- [Data shown]

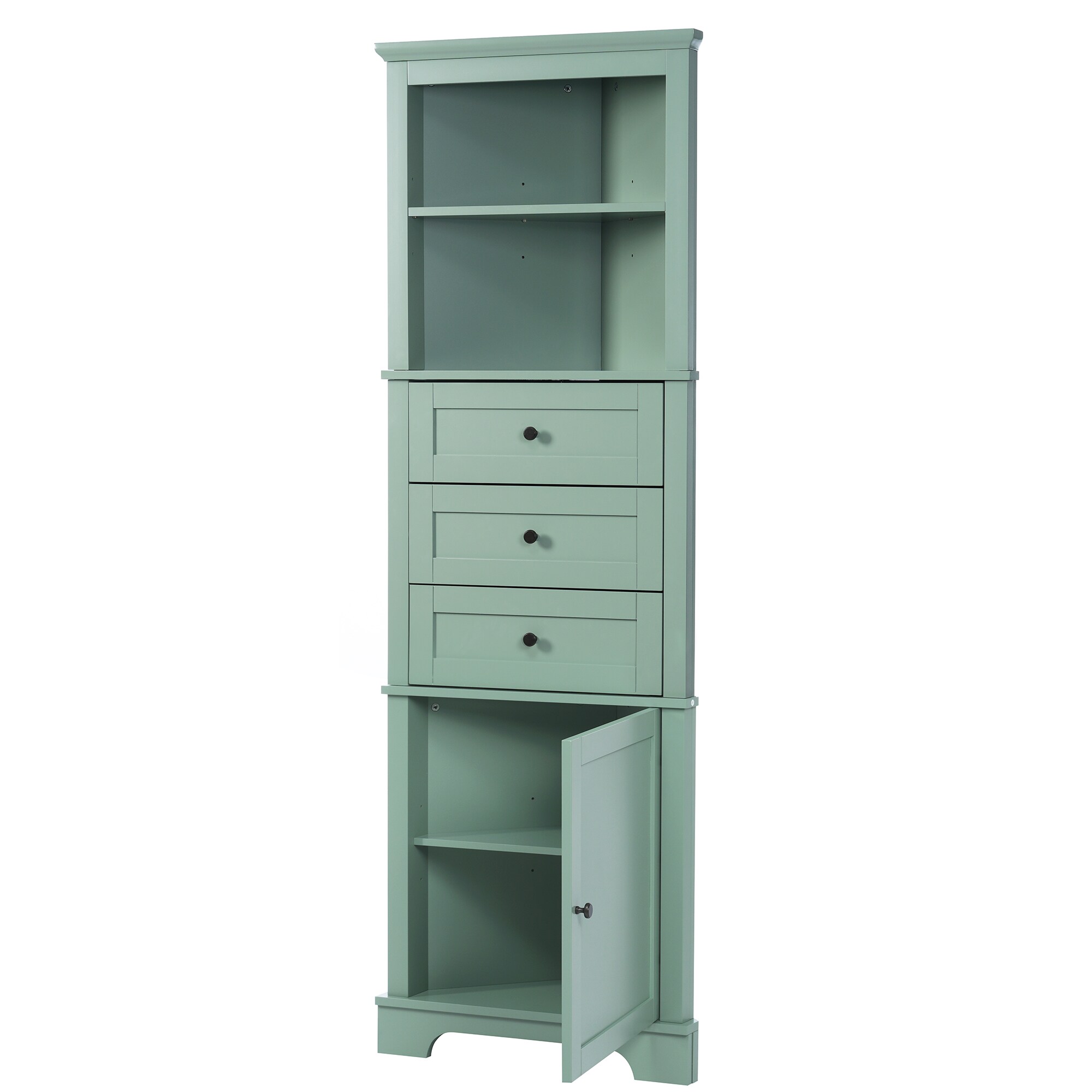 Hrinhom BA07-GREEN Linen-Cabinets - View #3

==

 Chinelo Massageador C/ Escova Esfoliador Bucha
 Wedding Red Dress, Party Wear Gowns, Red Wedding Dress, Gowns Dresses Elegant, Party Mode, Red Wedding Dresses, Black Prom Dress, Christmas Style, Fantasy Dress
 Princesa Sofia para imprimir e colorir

---

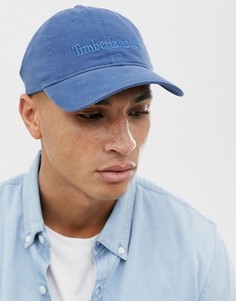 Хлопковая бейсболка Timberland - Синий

- [What the task requires]
Working from the material above, retype exactly the lines from the one with "Wedding Red Dress, Party" through the one with "Princesa Sofia para imprimir e colorir", both included, and only those lines.

- [Task output]
 Wedding Red Dress, Party Wear Gowns, Red Wedding Dress, Gowns Dresses Elegant, Party Mode, Red Wedding Dresses, Black Prom Dress, Christmas Style, Fantasy Dress
 Princesa Sofia para imprimir e colorir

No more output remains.